Captcha’s possible demise good for accessibility?
23rd April 2008 by David North
There has been news lately about Microsoft and GMail Captchas being broken and with figures of 60-80% success rates by spambots is certainly looks like the current method of blocking automated access is going to need a replacement soon.
Now this security image technology has long been the bane of visually impaired users with captchas effectively denying access to large areas of the web. It’s just a small part of the whole accessibility debate.
A new service called IMAGINATION adds another level to the captcha idea and is being touted as captcha 2. IMAGINATION uses a picture of a distorted image and radio button list of options describing the image, these options are also in an image. This would require the recognition of the image and then the text options available which makes things a lot harder for the spambot and unfortunately still keeps the visually impaired out.
I wish I could come up with a solution to this issue but the honest truth is I can’t. Even the odd site that provides an alternative audio captcha isn’t a perfect solution and as voice recognition software is very mature I’m sure that this could be an alternative way in for the spambots.

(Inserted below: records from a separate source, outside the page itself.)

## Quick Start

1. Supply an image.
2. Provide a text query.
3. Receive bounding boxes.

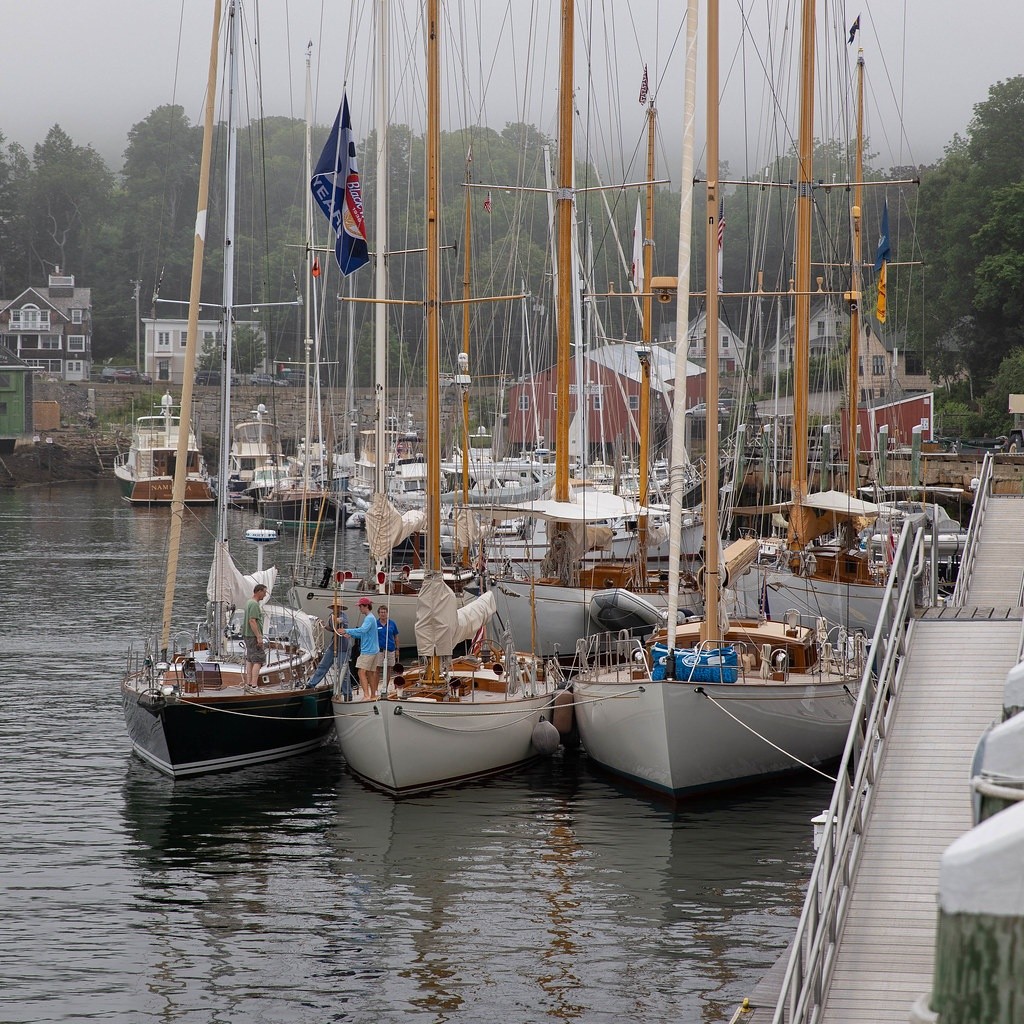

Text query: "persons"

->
[301,597,399,702]
[242,584,267,694]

The only option I can see that satisfies both blocking automated processes and follows accessibility guidelines is the kind of question and response architecture. In it’s simplest form this could be “What is the colour of the sky?” - most users of course will be able to answer “Blue” and be let through. However this does leave the door open to bots being able to lean on the power of the net to answer the questions.
So where to go from here? Well this entire problem stems from the anonymity of the net so the obvious solution is to provide an independently authenticated identification system that could be used in a similar fashion to OpenID.
Being identified on the net solves a wide range of issues being talked about at the moment but are people willing to lose their anonymity though?